**TEXT UNDER STUDY**
Road in Bangkok, Thailand

Ekkamai Road (ถนนเอกมัย, , /th/, often known colloquially as simply Ekkamai, also spelled: Ekamai), officially known as Soi Sukhumvit 63 (ซอยสุขุมวิท 63), is a soi in the form of road, and the name of the surrounding of its location in Bangkok.
Ekkamai is a road that connects Sukhumvit Road in Khlong Tan Nuea and Phra Khanong Nuea Subdistricts, Watthana District with Phetchaburi Road in Bang Kapi Subdistrict, Huai Khwang District and crosses Khlong Saen Saep canal in the final stretch.
It has a starting point at Ekkamai Tai Junction (แยกเอกมัยใต้), where it intersects Sukhumvit Road, at the corner of which is APAC Tower, opposite Bangkok Eastern Bus Terminal, Science Centre for Education and Bangkok Planetarium, where it is referred to as Soi Sukhumvit 63 and northward up till it ends at Ekkamai Nuea Junction (แยกเอกมัยเหนือ), where it intersects Phetchaburi Road, total length 2,524 m (8,280 ft, 2.5 km), width 18 m (59 ft). The area is served by the Ekkamai Station on the BTS Skytrain's Sukhumvit Line, which runs above Sukhumvit Road.

(Records from a collection)
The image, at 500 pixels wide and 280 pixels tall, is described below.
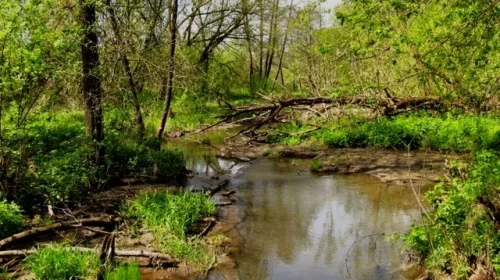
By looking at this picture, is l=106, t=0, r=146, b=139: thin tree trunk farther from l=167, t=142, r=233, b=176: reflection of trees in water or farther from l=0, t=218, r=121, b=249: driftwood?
l=0, t=218, r=121, b=249: driftwood

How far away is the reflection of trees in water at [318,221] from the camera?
825 centimetres

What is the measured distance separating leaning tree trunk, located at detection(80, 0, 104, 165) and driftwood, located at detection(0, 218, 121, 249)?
3.12 meters

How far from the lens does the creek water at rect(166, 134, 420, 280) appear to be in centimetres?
793

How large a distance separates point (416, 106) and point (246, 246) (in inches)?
494

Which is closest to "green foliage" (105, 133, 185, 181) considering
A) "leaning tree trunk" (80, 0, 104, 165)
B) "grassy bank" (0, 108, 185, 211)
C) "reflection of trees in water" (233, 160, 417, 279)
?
"grassy bank" (0, 108, 185, 211)

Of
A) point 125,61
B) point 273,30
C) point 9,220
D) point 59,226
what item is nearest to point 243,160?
point 125,61

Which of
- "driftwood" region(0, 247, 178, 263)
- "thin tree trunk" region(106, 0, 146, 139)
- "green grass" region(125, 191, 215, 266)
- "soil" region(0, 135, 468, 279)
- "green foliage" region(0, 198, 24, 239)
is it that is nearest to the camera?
"driftwood" region(0, 247, 178, 263)

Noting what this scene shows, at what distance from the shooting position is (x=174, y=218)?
30.5 feet

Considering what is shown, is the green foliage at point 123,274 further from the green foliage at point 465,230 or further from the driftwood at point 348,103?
the driftwood at point 348,103

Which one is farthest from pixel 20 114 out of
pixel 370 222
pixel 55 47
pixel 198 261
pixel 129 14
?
pixel 370 222

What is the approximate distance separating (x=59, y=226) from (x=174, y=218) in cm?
204

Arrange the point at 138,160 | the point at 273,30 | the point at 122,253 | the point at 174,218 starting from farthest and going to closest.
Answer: the point at 273,30 → the point at 138,160 → the point at 174,218 → the point at 122,253

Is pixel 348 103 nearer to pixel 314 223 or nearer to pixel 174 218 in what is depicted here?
pixel 314 223

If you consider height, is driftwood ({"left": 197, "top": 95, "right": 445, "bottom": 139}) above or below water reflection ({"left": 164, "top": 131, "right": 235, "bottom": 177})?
above
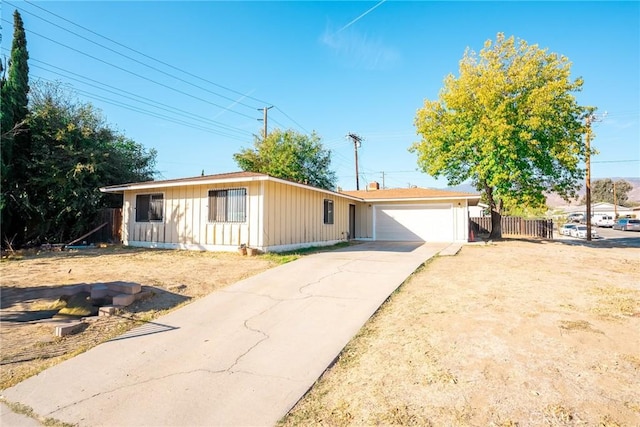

**WHAT YOU NEED TO DO**
1 - Transcribe the passage on Ekkamai Road, everything from "Ekkamai Road (ถนนเอกมัย, , /th/, often" down to "the final stretch.".
2 - List the buildings and facilities that the passage on Ekkamai Road names at the road's starting point on Sukhumvit Road.
3 - Take the passage on Ekkamai Road further, starting after its final sentence.

**PER-TASK ANSWERS**
1 -
Ekkamai Road (ถนนเอกมัย, , /th/, often known colloquially as simply Ekkamai, also spelled: Ekamai), officially known as Soi Sukhumvit 63 (ซอยสุขุมวิท 63), is a soi in the form of road, and the name of the surrounding of its location in Bangkok.
Ekkamai is a road that connects Sukhumvit Road in Khlong Tan Nuea and Phra Khanong Nuea Subdistricts, Watthana District with Phetchaburi Road in Bang Kapi Subdistrict, Huai Khwang District and crosses Khlong Saen Saep canal in the final stretch.

2 - APAC Tower, Bangkok Eastern Bus Terminal, Science Centre for Education, Bangkok Planetarium

3 -
Ekkamai was ranked 27th among the world’s coolest neighborhoods by Time Out, noted for its café culture, nightlife, and restaurants.

Ekkamai road is regarded as part of Sukhumvit Road, just like the nearby Thong Lo, and have two connected alleys. Because it is filled with the locations of office buildings, restaurants and cafés, pubs and bars, embassies, banks, condominiums and foreign residents. Once it was the location of the residence of MR Seni Pramoj, the sixth Prime Minister of Thailand.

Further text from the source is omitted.